In the short-duration fund segment, those that adopt an active duration management approach and selectively take exposure to slightly lower-rated credit (such as AA-rated instruments) tend to perform relatively well. Axis Short Duration Fund (ASDF) stands out as an example of this approach. Since its inception in January 2013, the fund has delivered an annualised return of 8.3 per cent. The fund’s core strategy revolves around keeping the portfolio’s Macaulay duration between one to three years, as mandated by the category, while tactically navigating interest rate cycles and liquidity conditions.

Active duration

ASDF has been among the top-performing funds over the past two years, particularly in terms of one-year returns. Two strategic levers contributed to this performance. First, the fund manager adopted a top-down macroeconomic approach, making timely and active shifts between corporate bonds, government securities, and money market instruments to align with changing interest rate dynamics. Second, the fund made early duration extensions during the easing cycle, the narrowing of spreads in the AA-rated segment, and a timely reduction in maturity to focus on the more favourable two-to-five-year maturity bracket.

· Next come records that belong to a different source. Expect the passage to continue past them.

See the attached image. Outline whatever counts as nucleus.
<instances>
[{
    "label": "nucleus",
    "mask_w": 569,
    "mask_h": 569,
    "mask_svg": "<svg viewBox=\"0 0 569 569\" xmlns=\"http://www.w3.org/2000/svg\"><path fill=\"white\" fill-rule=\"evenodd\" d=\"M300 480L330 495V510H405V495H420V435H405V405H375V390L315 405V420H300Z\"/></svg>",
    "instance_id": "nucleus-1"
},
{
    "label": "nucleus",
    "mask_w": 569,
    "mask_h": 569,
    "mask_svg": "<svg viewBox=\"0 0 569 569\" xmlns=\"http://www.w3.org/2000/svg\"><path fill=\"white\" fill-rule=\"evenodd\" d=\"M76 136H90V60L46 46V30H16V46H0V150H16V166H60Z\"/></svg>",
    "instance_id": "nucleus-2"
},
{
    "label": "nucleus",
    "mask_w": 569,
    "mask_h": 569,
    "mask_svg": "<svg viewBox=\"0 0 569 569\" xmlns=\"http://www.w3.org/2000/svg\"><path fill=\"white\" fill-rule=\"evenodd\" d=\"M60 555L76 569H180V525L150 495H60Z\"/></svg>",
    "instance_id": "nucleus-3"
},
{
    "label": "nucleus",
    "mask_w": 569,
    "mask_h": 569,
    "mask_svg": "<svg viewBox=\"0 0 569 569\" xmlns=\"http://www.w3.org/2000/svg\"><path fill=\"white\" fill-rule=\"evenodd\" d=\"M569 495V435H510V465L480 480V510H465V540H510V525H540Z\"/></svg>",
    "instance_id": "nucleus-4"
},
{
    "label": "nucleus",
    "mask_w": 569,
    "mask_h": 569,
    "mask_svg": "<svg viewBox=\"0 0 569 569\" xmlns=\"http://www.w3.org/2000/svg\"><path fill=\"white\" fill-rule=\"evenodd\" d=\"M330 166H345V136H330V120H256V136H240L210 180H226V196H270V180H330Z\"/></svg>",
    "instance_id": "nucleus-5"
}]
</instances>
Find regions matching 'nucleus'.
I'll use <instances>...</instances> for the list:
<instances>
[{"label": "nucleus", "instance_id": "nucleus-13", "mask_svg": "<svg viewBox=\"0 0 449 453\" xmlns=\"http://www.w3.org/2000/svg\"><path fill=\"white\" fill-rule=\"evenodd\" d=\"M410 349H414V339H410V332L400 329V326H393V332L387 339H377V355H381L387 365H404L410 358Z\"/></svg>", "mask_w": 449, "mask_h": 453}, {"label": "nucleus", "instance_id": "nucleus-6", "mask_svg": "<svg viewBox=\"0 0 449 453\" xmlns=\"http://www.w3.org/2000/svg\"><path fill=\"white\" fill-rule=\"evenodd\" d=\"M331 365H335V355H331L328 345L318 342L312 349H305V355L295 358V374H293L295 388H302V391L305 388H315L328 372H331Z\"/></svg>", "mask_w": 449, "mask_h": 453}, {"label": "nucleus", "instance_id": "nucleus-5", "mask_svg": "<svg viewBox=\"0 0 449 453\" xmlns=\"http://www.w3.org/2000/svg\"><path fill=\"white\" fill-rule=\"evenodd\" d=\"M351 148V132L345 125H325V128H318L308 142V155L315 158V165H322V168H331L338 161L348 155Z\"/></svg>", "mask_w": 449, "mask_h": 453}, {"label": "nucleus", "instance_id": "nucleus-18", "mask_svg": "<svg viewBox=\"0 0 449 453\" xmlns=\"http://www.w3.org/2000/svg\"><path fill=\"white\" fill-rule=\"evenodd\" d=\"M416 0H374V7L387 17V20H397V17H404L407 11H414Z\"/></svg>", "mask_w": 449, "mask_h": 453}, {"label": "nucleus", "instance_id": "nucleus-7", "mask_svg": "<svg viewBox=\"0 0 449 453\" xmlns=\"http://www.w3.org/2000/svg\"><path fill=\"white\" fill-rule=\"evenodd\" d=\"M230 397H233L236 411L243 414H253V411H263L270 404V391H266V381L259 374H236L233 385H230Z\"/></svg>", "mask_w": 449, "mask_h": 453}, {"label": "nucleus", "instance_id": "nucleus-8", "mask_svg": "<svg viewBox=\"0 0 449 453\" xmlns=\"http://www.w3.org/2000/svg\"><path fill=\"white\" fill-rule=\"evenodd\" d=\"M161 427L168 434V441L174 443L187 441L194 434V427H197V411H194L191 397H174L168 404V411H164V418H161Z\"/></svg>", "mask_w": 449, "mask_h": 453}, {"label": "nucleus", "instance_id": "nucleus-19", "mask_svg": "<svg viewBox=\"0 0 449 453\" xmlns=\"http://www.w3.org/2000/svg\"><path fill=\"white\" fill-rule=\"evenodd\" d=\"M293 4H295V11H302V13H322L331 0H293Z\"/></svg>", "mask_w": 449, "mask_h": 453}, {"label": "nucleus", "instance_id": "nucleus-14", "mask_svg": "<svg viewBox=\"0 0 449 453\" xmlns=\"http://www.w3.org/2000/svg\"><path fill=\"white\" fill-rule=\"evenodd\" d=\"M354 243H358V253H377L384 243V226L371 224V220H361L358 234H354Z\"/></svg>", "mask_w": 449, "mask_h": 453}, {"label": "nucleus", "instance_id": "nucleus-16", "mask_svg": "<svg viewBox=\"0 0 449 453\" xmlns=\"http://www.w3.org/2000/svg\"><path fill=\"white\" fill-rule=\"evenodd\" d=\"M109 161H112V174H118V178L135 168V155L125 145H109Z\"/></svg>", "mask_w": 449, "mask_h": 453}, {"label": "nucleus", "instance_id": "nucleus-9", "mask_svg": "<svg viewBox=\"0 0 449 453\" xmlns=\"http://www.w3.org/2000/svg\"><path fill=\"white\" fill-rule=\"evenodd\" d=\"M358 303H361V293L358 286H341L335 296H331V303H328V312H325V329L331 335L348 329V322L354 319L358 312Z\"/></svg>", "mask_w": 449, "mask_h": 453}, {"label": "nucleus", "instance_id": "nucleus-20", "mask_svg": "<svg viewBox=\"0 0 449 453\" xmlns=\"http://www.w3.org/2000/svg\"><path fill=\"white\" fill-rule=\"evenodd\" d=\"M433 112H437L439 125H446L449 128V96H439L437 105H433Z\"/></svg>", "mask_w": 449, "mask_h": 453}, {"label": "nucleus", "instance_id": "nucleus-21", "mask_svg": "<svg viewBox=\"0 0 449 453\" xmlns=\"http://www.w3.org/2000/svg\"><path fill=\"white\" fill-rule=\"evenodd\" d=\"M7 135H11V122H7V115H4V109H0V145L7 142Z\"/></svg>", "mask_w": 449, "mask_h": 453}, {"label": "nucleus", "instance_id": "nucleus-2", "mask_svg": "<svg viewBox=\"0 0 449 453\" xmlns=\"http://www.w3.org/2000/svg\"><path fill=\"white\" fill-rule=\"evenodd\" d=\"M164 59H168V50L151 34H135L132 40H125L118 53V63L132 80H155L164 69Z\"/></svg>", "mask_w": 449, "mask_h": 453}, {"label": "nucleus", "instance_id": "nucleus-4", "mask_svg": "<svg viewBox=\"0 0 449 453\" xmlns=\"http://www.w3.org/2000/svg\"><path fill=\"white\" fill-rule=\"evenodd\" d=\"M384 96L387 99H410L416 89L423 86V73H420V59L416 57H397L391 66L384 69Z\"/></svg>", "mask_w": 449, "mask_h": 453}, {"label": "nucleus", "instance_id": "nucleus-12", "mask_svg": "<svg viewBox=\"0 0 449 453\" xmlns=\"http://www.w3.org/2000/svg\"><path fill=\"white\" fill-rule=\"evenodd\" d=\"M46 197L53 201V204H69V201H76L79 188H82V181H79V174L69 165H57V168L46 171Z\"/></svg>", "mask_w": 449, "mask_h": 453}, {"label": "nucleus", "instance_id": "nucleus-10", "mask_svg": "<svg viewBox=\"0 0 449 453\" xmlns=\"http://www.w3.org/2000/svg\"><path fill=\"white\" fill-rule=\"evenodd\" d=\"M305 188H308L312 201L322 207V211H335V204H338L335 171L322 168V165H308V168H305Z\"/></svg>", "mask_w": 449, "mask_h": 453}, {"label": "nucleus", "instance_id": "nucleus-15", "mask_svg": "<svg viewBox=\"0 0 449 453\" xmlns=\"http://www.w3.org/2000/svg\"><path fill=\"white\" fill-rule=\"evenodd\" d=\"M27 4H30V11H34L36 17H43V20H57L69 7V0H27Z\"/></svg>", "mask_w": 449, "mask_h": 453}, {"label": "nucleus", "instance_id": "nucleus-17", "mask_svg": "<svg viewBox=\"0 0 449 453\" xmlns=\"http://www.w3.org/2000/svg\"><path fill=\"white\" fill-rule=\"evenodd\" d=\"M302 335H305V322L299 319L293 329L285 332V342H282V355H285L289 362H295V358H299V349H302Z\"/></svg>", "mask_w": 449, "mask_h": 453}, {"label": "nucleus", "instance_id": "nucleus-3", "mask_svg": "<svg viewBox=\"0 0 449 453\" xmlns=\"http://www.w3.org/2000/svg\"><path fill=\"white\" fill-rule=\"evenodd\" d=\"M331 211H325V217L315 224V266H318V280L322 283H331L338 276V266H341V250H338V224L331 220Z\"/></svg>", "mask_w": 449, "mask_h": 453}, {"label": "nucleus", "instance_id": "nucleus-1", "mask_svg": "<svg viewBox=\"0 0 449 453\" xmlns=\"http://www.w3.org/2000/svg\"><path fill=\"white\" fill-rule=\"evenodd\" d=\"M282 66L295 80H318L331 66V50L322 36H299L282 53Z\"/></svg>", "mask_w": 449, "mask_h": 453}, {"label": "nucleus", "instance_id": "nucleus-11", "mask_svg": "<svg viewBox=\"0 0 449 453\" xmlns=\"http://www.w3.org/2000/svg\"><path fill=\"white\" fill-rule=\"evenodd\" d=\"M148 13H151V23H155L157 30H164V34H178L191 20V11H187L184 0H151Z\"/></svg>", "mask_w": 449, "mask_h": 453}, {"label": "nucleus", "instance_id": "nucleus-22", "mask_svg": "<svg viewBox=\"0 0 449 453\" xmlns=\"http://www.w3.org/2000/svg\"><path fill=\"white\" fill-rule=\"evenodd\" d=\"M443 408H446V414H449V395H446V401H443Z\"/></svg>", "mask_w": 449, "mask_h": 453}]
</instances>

Notably, the fund was one of the few in its category to extend its average maturity to three years as early as February 2023 in anticipation of falling interest rates. By comparison, most peers took another four months to reach similar maturity levels. Also, in the current scenario wherein the rate environment became more accommodative and short-term yields attractive, the fund proactively reduced its average maturity from 3.8 years in April 2025 to 2.7 years by July 2025. In contrast, the average maturity of the overall short-duration fund category stood at 3.3 years, showcasing ASDF’s agility in seizing short-term opportunities.

Allocation to AA papers

Credit quality positioning has also been a significant contributor to the fund’s performance. ASDF typically follows an 80:20 allocation strategy, with 80 per cent invested in AAA-rated instruments and the remaining 20 per cent in AA-rated papers. This exposure to AA-rated bonds boosts accrual income without significantly compromising credit quality. Latest data show the fund’s exposure to AA-rated papers stood at around 13 per cent, above the category average of 7 per cent. Among the notable AA-rated holdings are bonds issued by Godrej Seeds & Genetics and Jubilant Beverages, while its AA+ investments include instruments from Godrej Industries, Muthoot Finance, Shriram Finance, and Tata Realty & Infrastructure.

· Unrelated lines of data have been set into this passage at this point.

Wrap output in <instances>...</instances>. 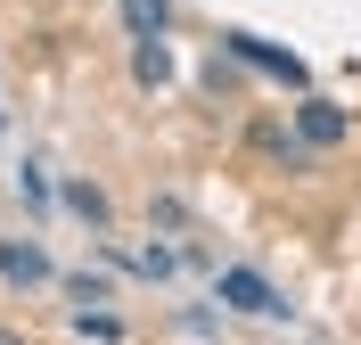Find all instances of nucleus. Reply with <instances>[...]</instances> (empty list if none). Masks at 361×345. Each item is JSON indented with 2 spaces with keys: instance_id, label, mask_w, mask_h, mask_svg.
I'll list each match as a JSON object with an SVG mask.
<instances>
[{
  "instance_id": "obj_1",
  "label": "nucleus",
  "mask_w": 361,
  "mask_h": 345,
  "mask_svg": "<svg viewBox=\"0 0 361 345\" xmlns=\"http://www.w3.org/2000/svg\"><path fill=\"white\" fill-rule=\"evenodd\" d=\"M214 296H222L230 313H255V321H288V313H295V304L279 296V288H271L263 272H247V263H230V272L214 279Z\"/></svg>"
},
{
  "instance_id": "obj_2",
  "label": "nucleus",
  "mask_w": 361,
  "mask_h": 345,
  "mask_svg": "<svg viewBox=\"0 0 361 345\" xmlns=\"http://www.w3.org/2000/svg\"><path fill=\"white\" fill-rule=\"evenodd\" d=\"M222 49H230V58H247V66H263L271 83H288V91H304V58H295V49L263 42V33H222Z\"/></svg>"
},
{
  "instance_id": "obj_3",
  "label": "nucleus",
  "mask_w": 361,
  "mask_h": 345,
  "mask_svg": "<svg viewBox=\"0 0 361 345\" xmlns=\"http://www.w3.org/2000/svg\"><path fill=\"white\" fill-rule=\"evenodd\" d=\"M295 132L312 140V148H345V140H353V115L329 107V99H304V107H295Z\"/></svg>"
},
{
  "instance_id": "obj_4",
  "label": "nucleus",
  "mask_w": 361,
  "mask_h": 345,
  "mask_svg": "<svg viewBox=\"0 0 361 345\" xmlns=\"http://www.w3.org/2000/svg\"><path fill=\"white\" fill-rule=\"evenodd\" d=\"M0 279H8V288H42V279H49V255L33 247V238H0Z\"/></svg>"
},
{
  "instance_id": "obj_5",
  "label": "nucleus",
  "mask_w": 361,
  "mask_h": 345,
  "mask_svg": "<svg viewBox=\"0 0 361 345\" xmlns=\"http://www.w3.org/2000/svg\"><path fill=\"white\" fill-rule=\"evenodd\" d=\"M164 25H173V0H123V33L132 42H164Z\"/></svg>"
},
{
  "instance_id": "obj_6",
  "label": "nucleus",
  "mask_w": 361,
  "mask_h": 345,
  "mask_svg": "<svg viewBox=\"0 0 361 345\" xmlns=\"http://www.w3.org/2000/svg\"><path fill=\"white\" fill-rule=\"evenodd\" d=\"M132 83L140 91H164V83H173V49L164 42H132Z\"/></svg>"
},
{
  "instance_id": "obj_7",
  "label": "nucleus",
  "mask_w": 361,
  "mask_h": 345,
  "mask_svg": "<svg viewBox=\"0 0 361 345\" xmlns=\"http://www.w3.org/2000/svg\"><path fill=\"white\" fill-rule=\"evenodd\" d=\"M58 198H66V206L82 214V222H107V189H90V181H66Z\"/></svg>"
},
{
  "instance_id": "obj_8",
  "label": "nucleus",
  "mask_w": 361,
  "mask_h": 345,
  "mask_svg": "<svg viewBox=\"0 0 361 345\" xmlns=\"http://www.w3.org/2000/svg\"><path fill=\"white\" fill-rule=\"evenodd\" d=\"M74 329H82V337H99V345H115V337H123V321H115V313H82Z\"/></svg>"
},
{
  "instance_id": "obj_9",
  "label": "nucleus",
  "mask_w": 361,
  "mask_h": 345,
  "mask_svg": "<svg viewBox=\"0 0 361 345\" xmlns=\"http://www.w3.org/2000/svg\"><path fill=\"white\" fill-rule=\"evenodd\" d=\"M0 345H25V337H17V329H0Z\"/></svg>"
}]
</instances>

Importantly, ASDF has maintained a clean credit track record, barring a minor 0.4 per cent exposure to Dewan Housing Finance Corporation during the 2019 bond crisis. The fund has since recovered the entire amount. The current corporate bond allocation is focused mainly on two-to-five-year papers issued by non-banking financial companies (NBFCs) and housing finance companies (HFCs). Government securities allocation has ranged between 2 per cent and 14 per cent in the last five years, reflecting a conservative and tactical approach to duration management.

Performance

From a performance standpoint, ASDF has consistently ranked in the top two quartiles across most time periods over the past seven years. During this period, it delivered top-two-quartile one-year returns in 82 per cent of all rolling periods. A five-year rolling return analysis over the last decade shows the fund generated an average annualised return of 7 per cent, compared to the category average of 6.2 per cent. The fund’s returns ranged between 6 per cent and 8.4 per cent during this time.

As of July 31, 2025, the fund’s debt portfolio carried a yield to maturity (YTM) of 6.8 per cent, slightly above the category average of 6.7 per cent. The expense ratio for the regular plan stood at 0.9 per cent, lower than the peer average of 0.98 per cent. For the direct plan, the ratio was 0.37 per cent — just above the category’s average of 0.36 per cent.